[CentOS] Looking for a life-save LVM Guru

Sun Mar 1 00:14:45 UTC 2015
Chris Murphy <lists at colorremedies.com>

On Sat, Feb 28, 2015 at 4:29 PM, Valeri Galtsev
<galtsev at kicp.uchicago.edu> wrote:

> You are implying that firmware of hardware RAID cards is somehow buggier
> than software of software RAID plus Linux kernel (sorry if I
> misinterpreted your point).

"Drives, and hardware RAID cards are subject to firmware bugs, just as
we have software bugs in the kernel." makes no assessment of how
common such bugs are relative to each other.

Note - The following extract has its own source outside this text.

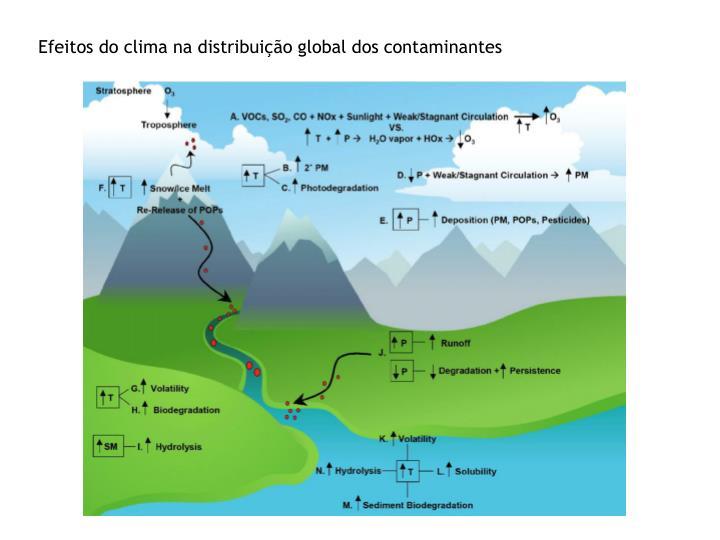 Efeitos do clima na distribuição global dos contaminantes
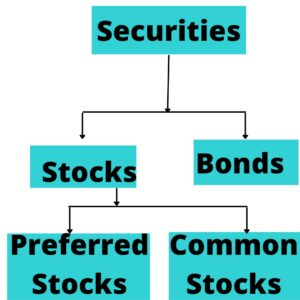 Classification of Securities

> I disagree: embedded system of RAID card and
> RAID function they have to fulfill are much simpler than everything
> involved into software RAID. Therefore, with the same effort invested,
> firmware of (good) hardware is less buggy.

There's no evidence provided for this. All I've stated is bugs happen
in both software and the firmware on hardware RAID cards.
http://www.cs.toronto.edu/~bianca/papers/fast08.pdf

And further there's a widespread misperception that RAID56 (whether
software or hardware) is capable of detecting and correcting
corruption.


> And again, Linux kernel can be
> panicked more likely than trivial embedded system of hardware RAID
> card/box. At least my experience over decade and a half confirms that.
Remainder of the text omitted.